Digital Products – Part II

Unfortunately customer seduction takes a sinister seat in a far too common class of digital products. Here seduction occurs in its most evil dress – the turning out of products that have little to no value, purposely created to make quick money, and often many thousands, if not a half a million dollars on products that defy search engine terms of use, are invasive, and in many cases, just plain do not work. Customer service is non-existent and contact information is often bogus.
Already-mentioned entities such as ClickBank, and others such as Commission Junction, which are marketplaces where affiliate marketers and businesses needing their products promoted meet, were overrun by these fraudulent digital products. Losing clientele, these and others conducted a thorough house-cleaning that put these thugs out.
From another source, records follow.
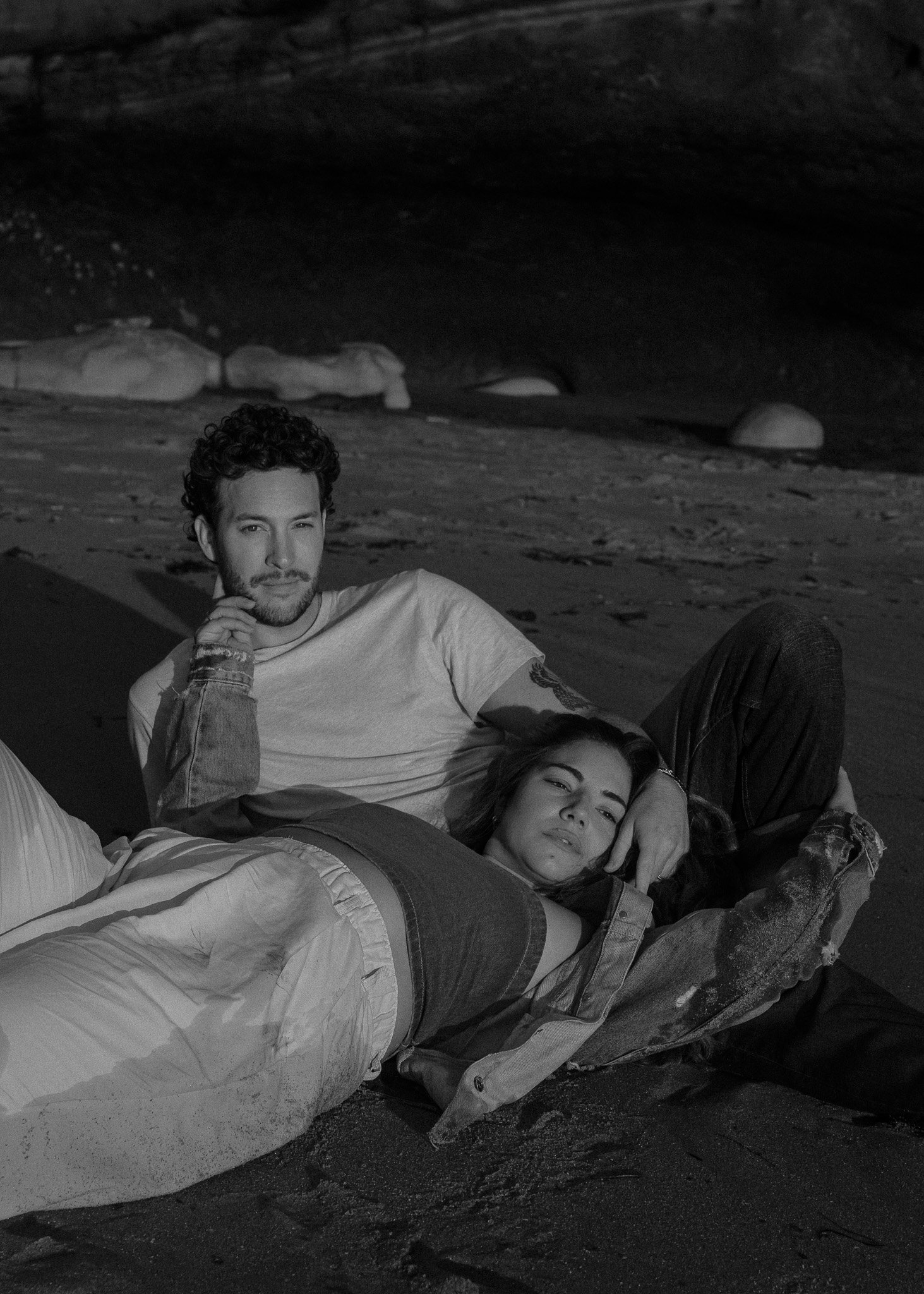 Black and white photo of a man and woman relaxing on a beach, with the woman lying on the man's lap.
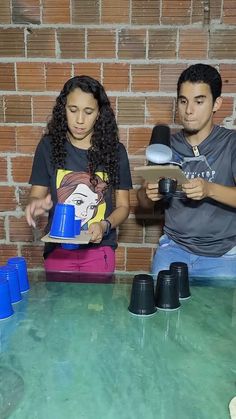 two people sitting at a table with cups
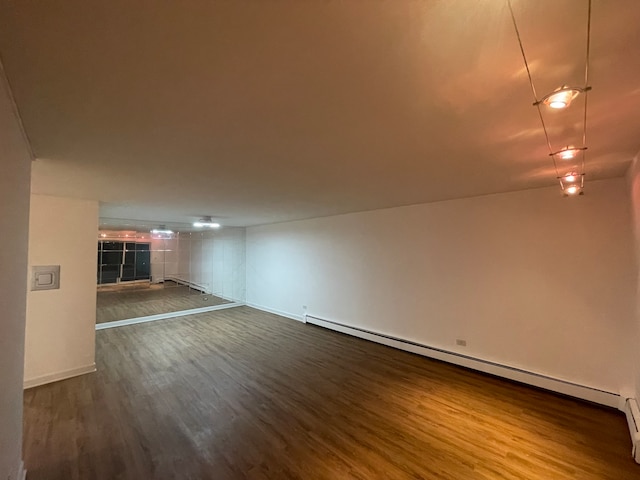 unfurnished living room with wood-type flooring, a fireplace, and a baseboard heating unit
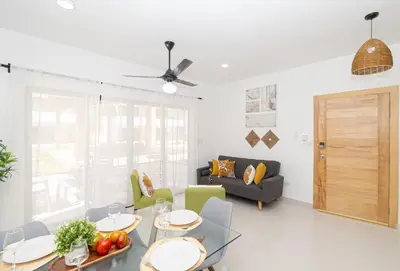 a living room with a table and a couch at Cozy 1-BR Apartment in Sunshine Bayahibe in San Rafael del Yuma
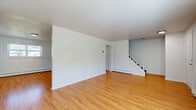 Located at 33 Kenneth St in West Haven, Connecticut, this multi-floor residential property spans three levels and offers a practical, well-organized layout across two bedrooms and one bathroom. The main living level features a generously sized living room with warm hardwood-style flooring, crisp white walls, and baseboard heating. A staircase with a metal railing connects the floors, providing a clean, functional transition between levels. The kitchen is equipped with warm wood-toned cabinetry, ample upper and lower storage, a white appliance suite including a range, dishwasher, and refrigerator, and a single-basin sink beneath a window that brings in natural light. The full bathroom features a tiled tub-shower surround in a classic white finish. Both bedrooms are carpeted in gray and feature white walls, windows with blinds offering natural light and outdoor views, and baseboard heating. The primary bedroom is notably spacious and includes a closet. The lower level consists of an unfinished basement with concrete floors, support columns, exposed utility systems, and small egress windows, offering significant storage or utility potential. Throughout the home, a neutral color palette and consistent finishes create a clean, move-in-ready atmosphere.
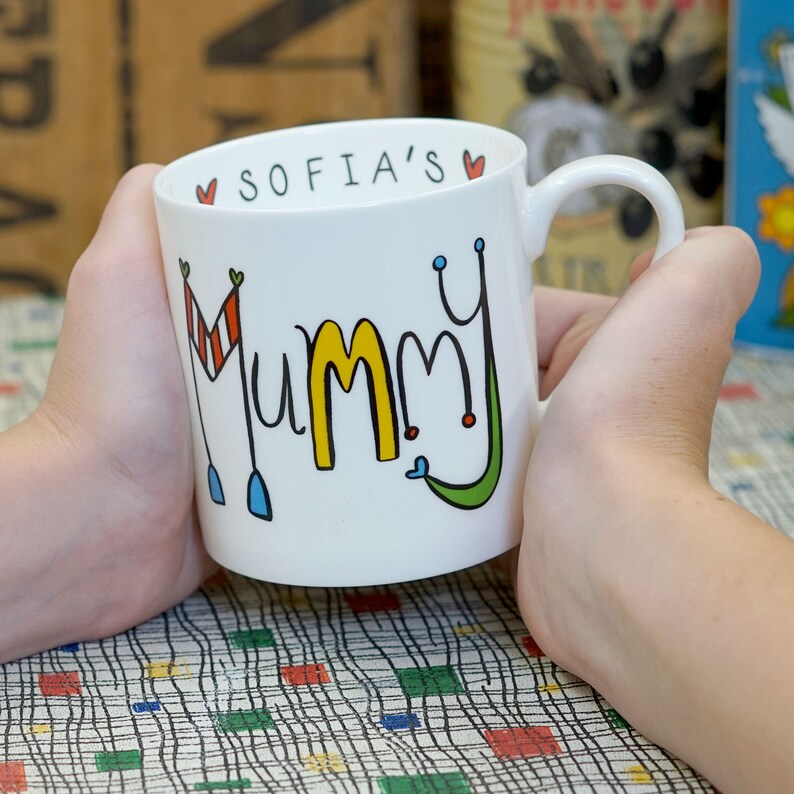 May include: White ceramic mug with a colorful "Mummy" design and the text "Sofia's" on the rim. The mug is being held by a hand.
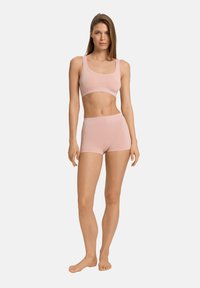 Ljust rosa sportbehå och shorts-set, mjukt tyg, slät textur, åtsittande design, breda axelband och elastisk midjebands för komfort.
Some of these have banded together to form their own marketplaces which consist mainly of bad digital products and, as already noted, thrive on armies of affiliate marketers that don’t care what they promote, so long as there is a substantial kickback, which often happens, though there are also high occurrences of refunds to irate customers – if guarantees are actually honoured.
Customer seduction takes on a whole new and insidious meaning when compared to the more ethical counterparts in advertising.
Conclusion
Customer seduction, though considered a worthy cause in so-called ethical marketing and in the minds of professors and economists, it can, and often covers up products which have lower quality and then is purposely used in deceptive advertising to push digital products that have little or no value at all! Throughout the rest of this Guide, I will focus in on some of the most disturbing and damaging aspects found in the advertising campaigns for such products. In Lesson 3, we will see actual examples of outright lies that plague online opportunity-seekers who get stung.